Collected data
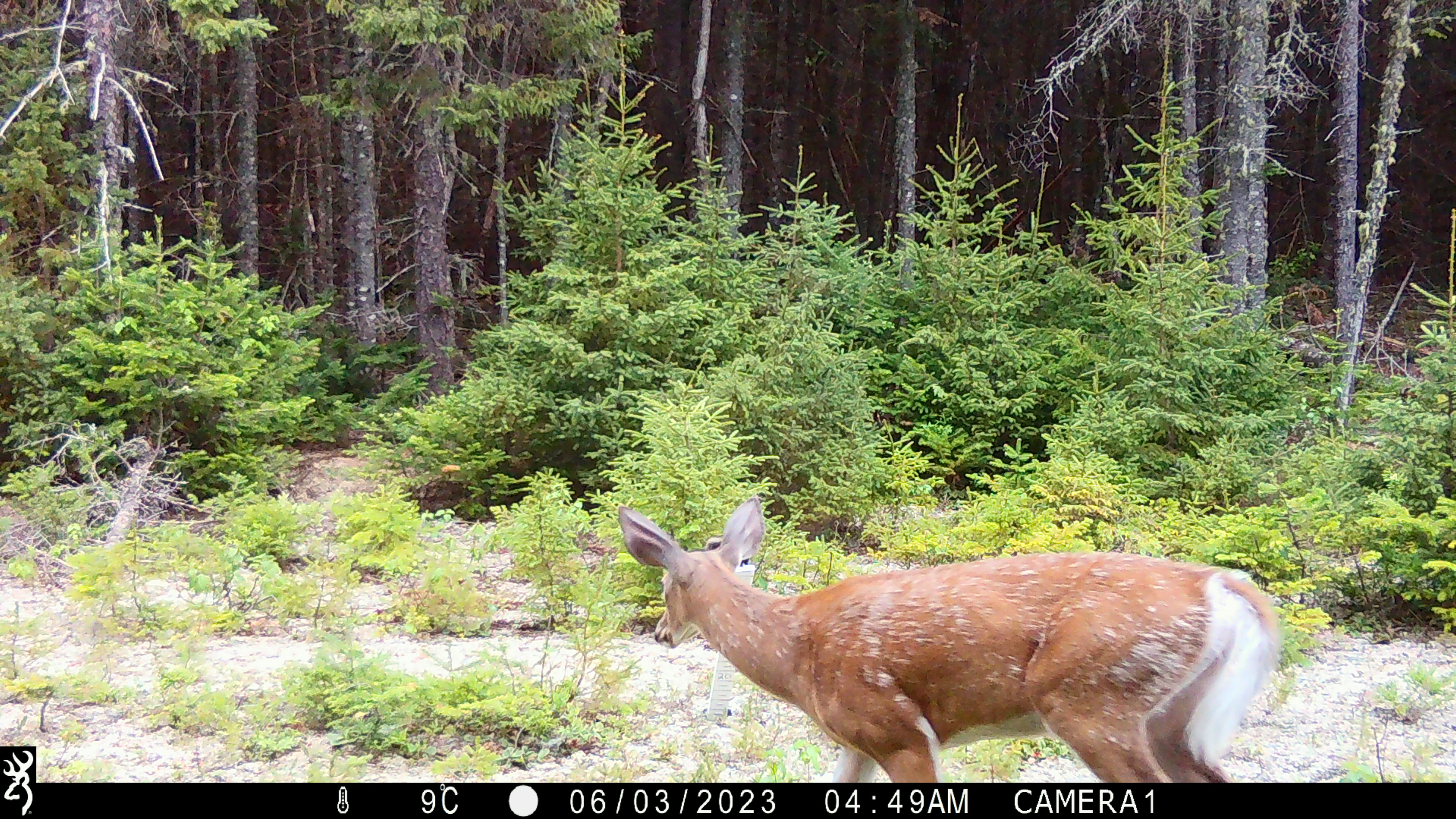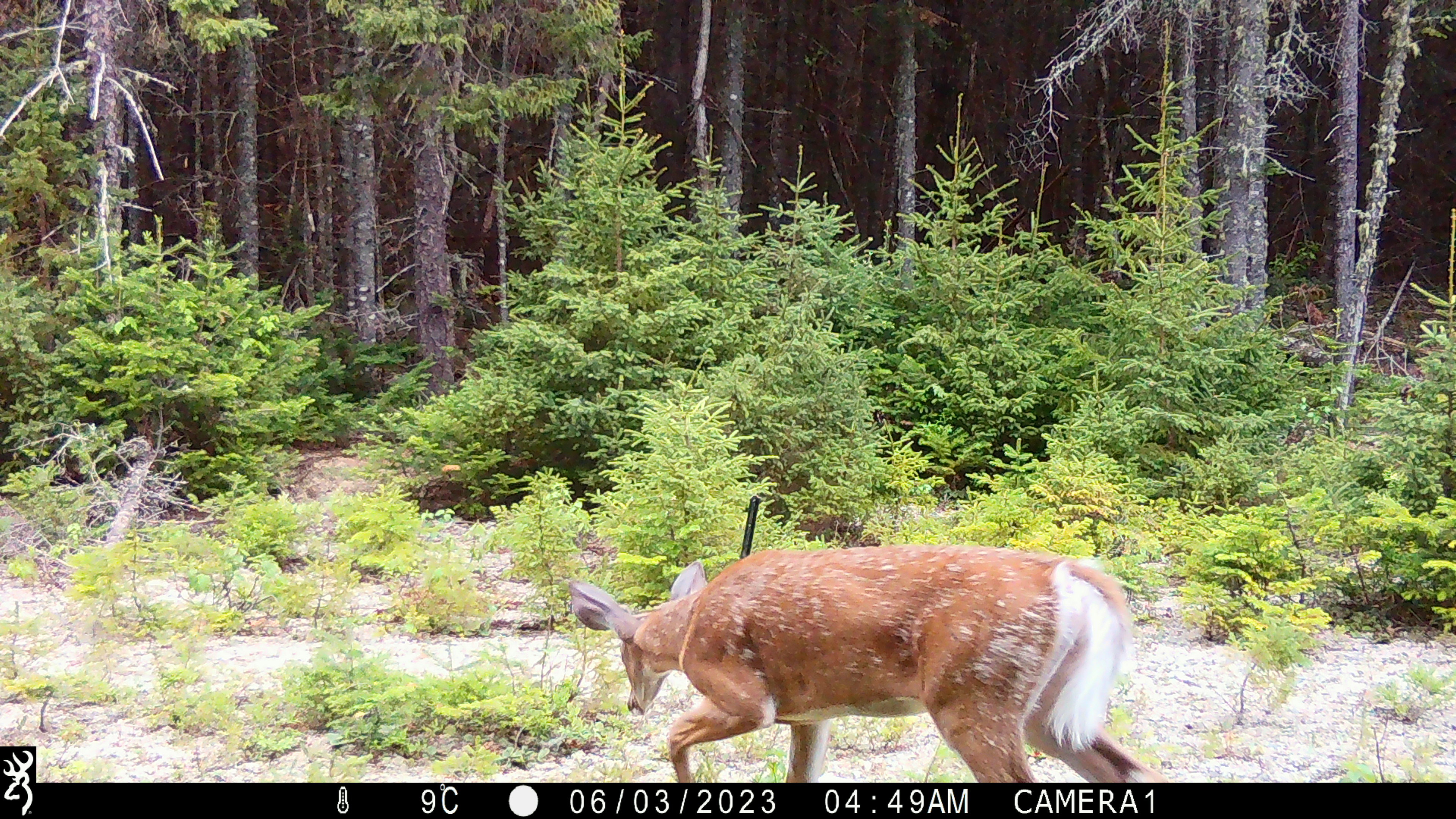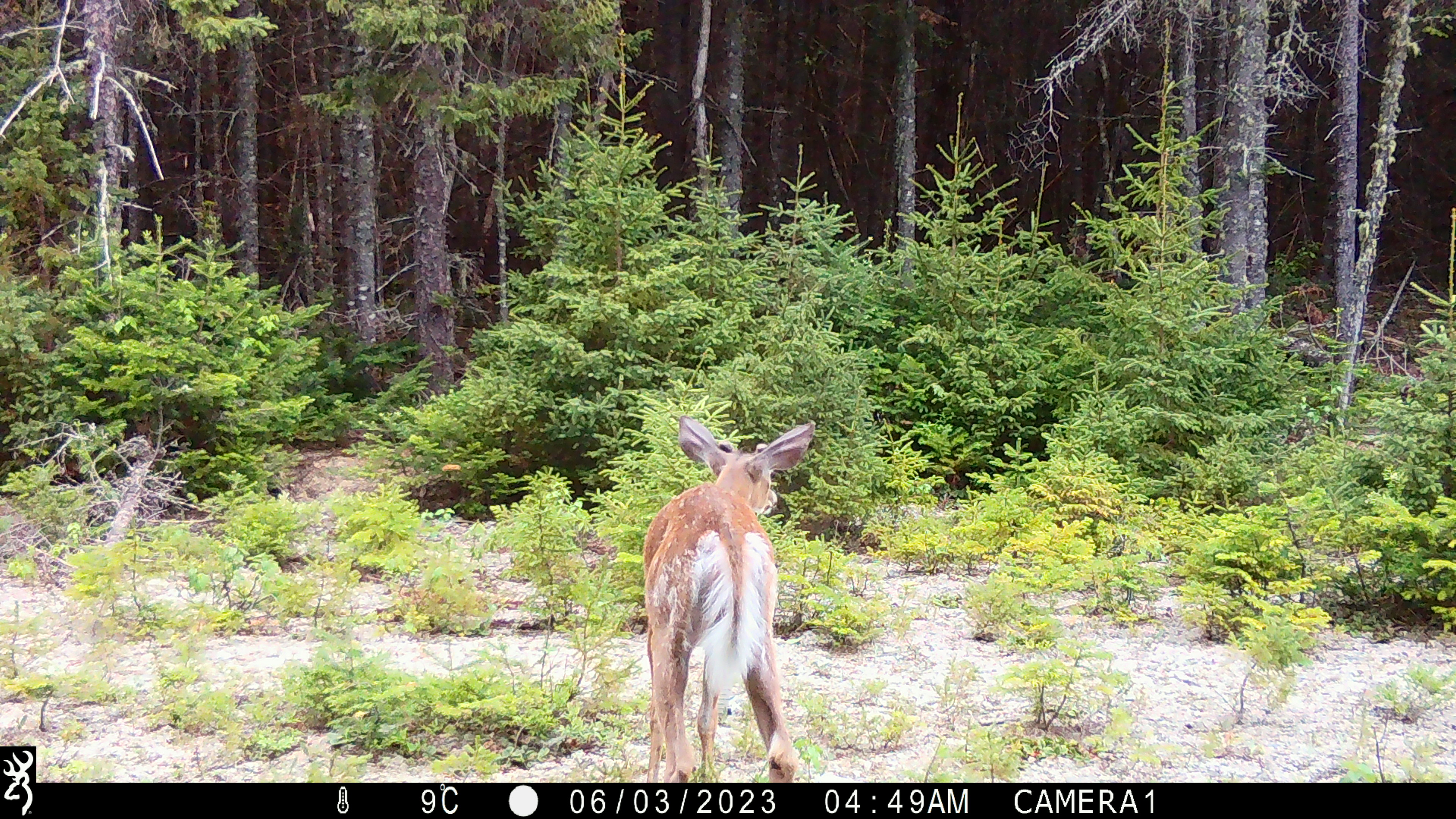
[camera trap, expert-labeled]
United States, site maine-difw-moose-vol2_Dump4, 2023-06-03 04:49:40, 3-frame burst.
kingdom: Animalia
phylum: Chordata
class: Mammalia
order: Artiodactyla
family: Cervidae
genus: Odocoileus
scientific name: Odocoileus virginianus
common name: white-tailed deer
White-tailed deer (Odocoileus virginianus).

=== EXERCISE GOAL ===
Reproduce only those lines of the entries above that run from the line with "kingdom: Animalia" to the final line.

=== EXERCISE ANSWER ===
kingdom: Animalia
phylum: Chordata
class: Mammalia
order: Artiodactyla
family: Cervidae
genus: Odocoileus
scientific name: Odocoileus virginianus
common name: white-tailed deer
White-tailed deer (Odocoileus virginianus).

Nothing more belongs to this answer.